For Beauchamp and Childress, the selected principles are something like the “guiding principles” of the moral discourse at the middle level and have the character of prima facie duties that have to be concretized and weighed against each other in cases of conflict. Beauchamp and Childress do not explain what weight they each have and what principle should take precedence in each case; however, they do provide some criteria for tradeoffs.

Principle of justice

Questions of justice arise, for example, with regard to the fair distribution of resources such as financial means or other goods (see distributive justice). Hardly anyone denies that justice is an important aspect. In practice, however, the principle of justice always needs further interpretation and specification.
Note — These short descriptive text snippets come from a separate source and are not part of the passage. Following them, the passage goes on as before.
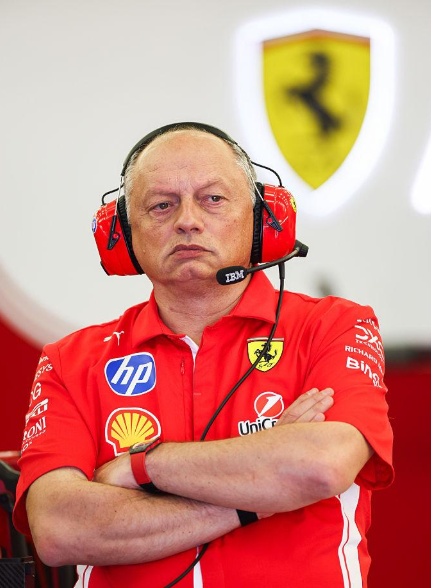 F1 : Ferrari agacée par les rumeurs autour d’Hamilton : Vasseur hausse le ton et recadre les médias
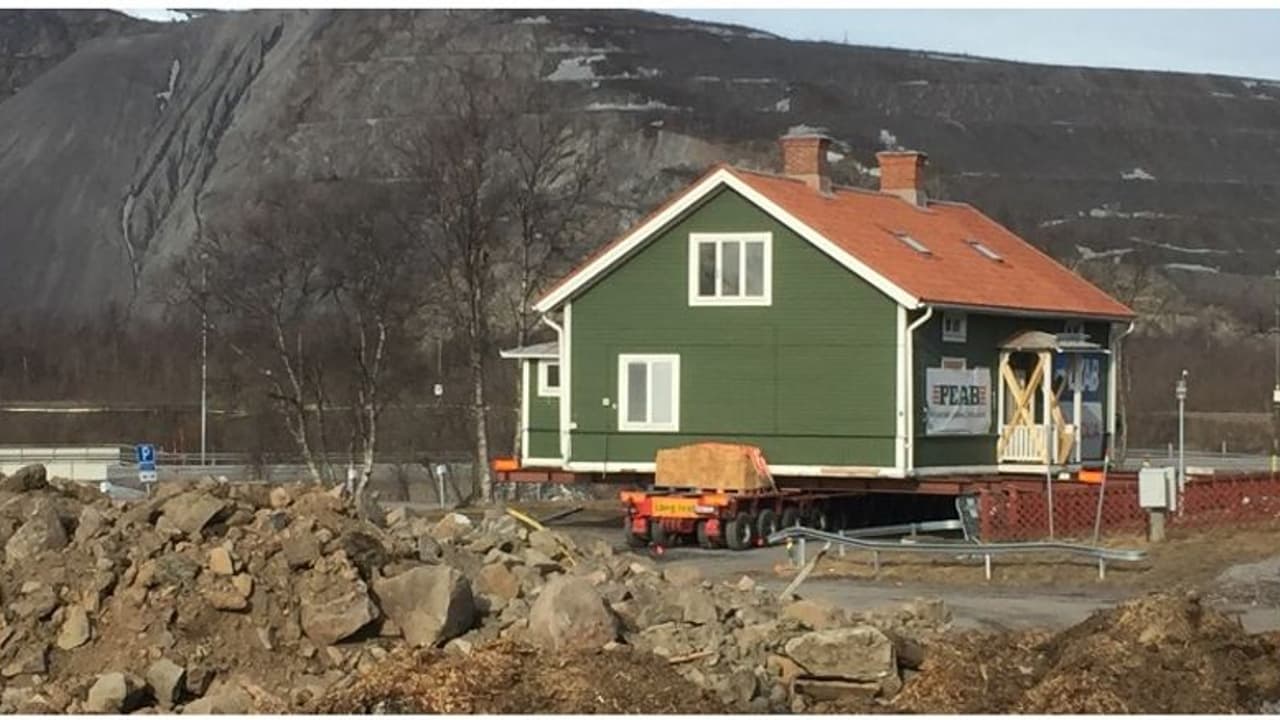 ஒரு ஊரையே வேறு இடத்துக்கு நகர்த்துராங்க... உலக வரலாற்றில் ஒரு பிரமாண்டம்! ஒரு ஊரையே வேறு இடத்துக்கு நகர்த்துராங்க... உலக வரலாற்றில் ஒரு பிரமாண்டம்!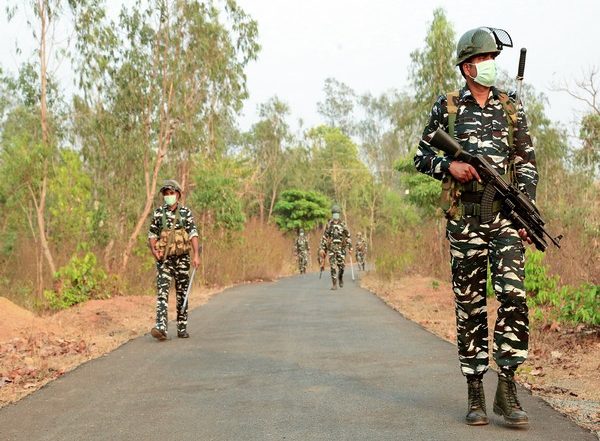 India News | Chhattisgarh: Gunfight Breaks out Between Naxals and Security Forces in Narayanpur District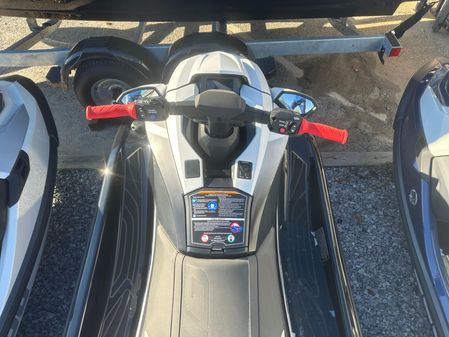 Yamaha-waverunner GP-HO image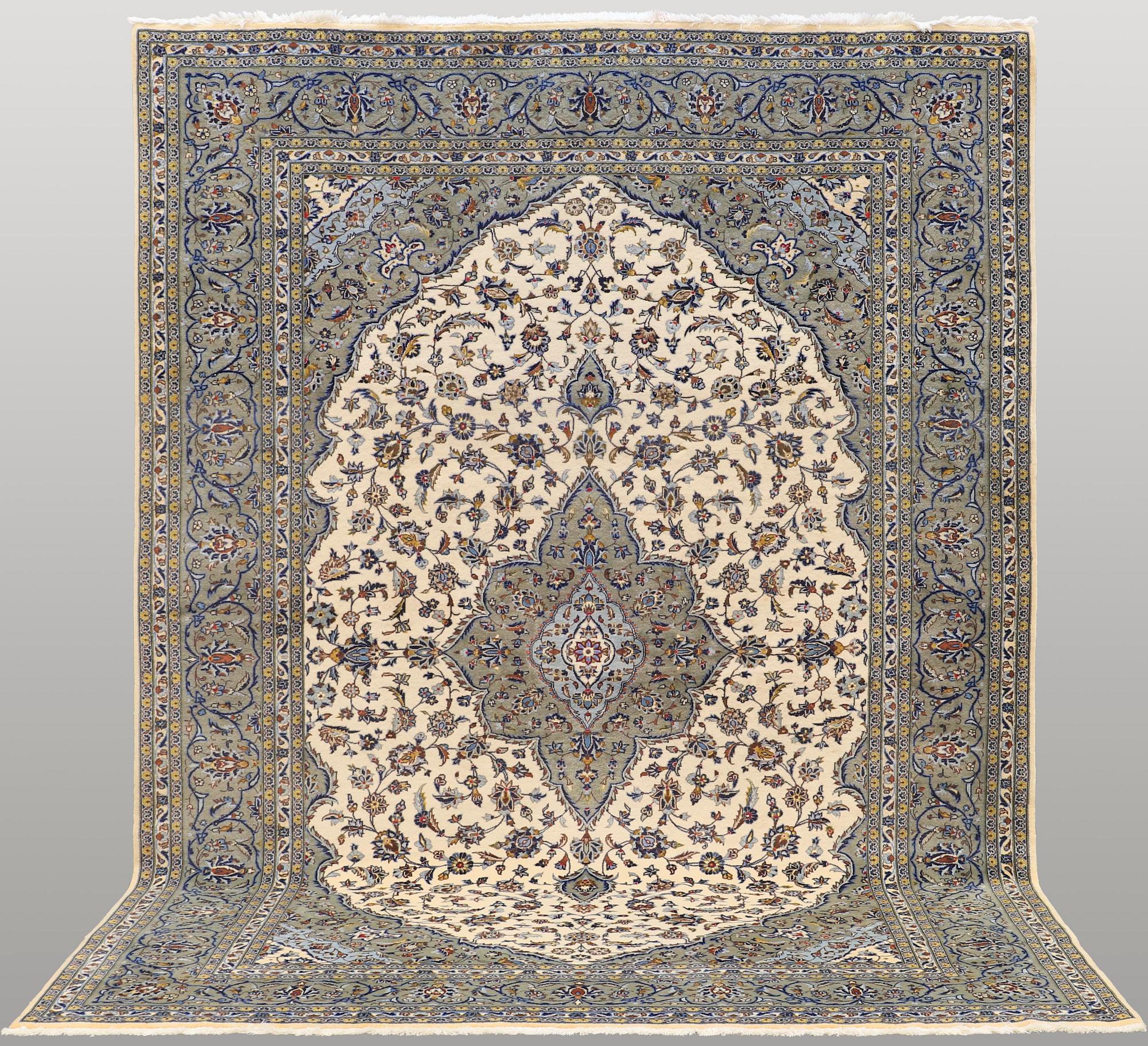 Keshan, ca 350 x 250 cm.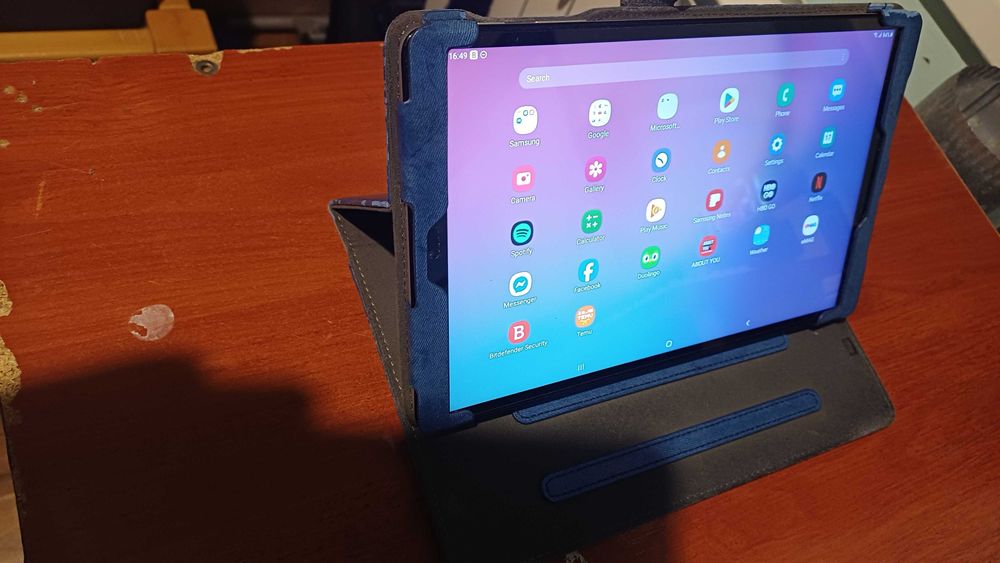 De vanzare tableta Samsung 10.1" cu SIM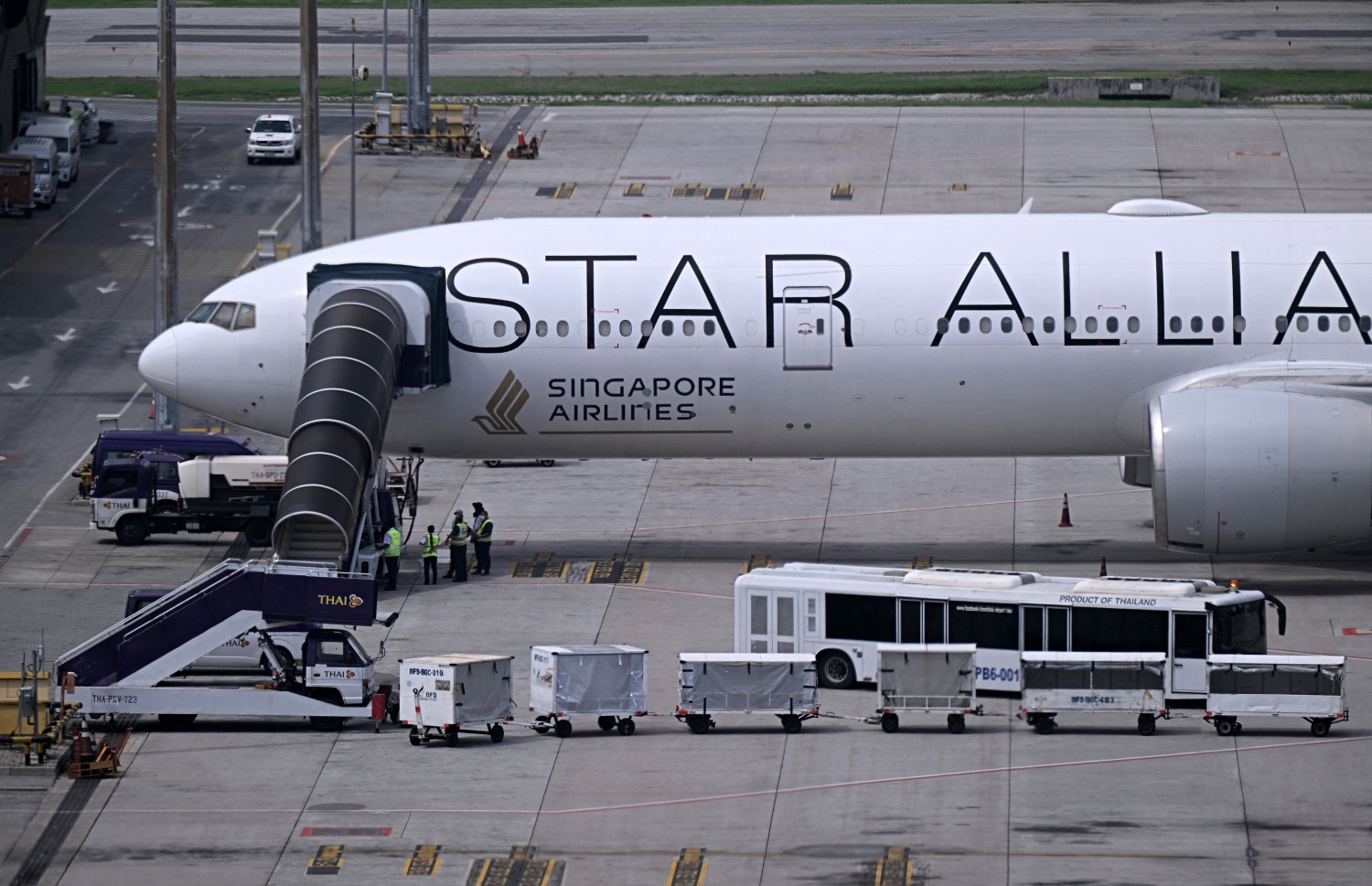 ޓާބިއުލަންސް އާ ކުރިމަތިވި ސިންގަޕޯ އެއާލައިންސްގެ ބޯޓު އެމަޖެންސީގައި ބެންކޮކަށް ޖައްސާފައި. --ފޮޓޯ: އޭއެފްޕީ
One can basically distinguish between two types of justice:

  • Formal justice: "Equals should be treated equally, unequal should be treated unequally".
  • Material justice: "Goods should be distributed as needed".


The three other principles, on the other hand, can be "translated" into a series of specific rules, some of which are listed here as examples:

No damage principle

  • Do not cause pain or suffering to others!
  • Don't incapacitate anyone!
  • Do not cause any injury!
  • Do not deprive anyone of their livelihoods!

Principle of positive care

  • Protect and defend the rights of others!
  • Prevent others from being exposed to harm!
  • Eliminate conditions that will harm others!
  • Help people with disabilities!
  • Rescue people in danger!

Principle of self-determination

  • Tell the truth!
  • Respect each other's privacy!
  • Protect confidential information!
  • When asked, help others make important decisions!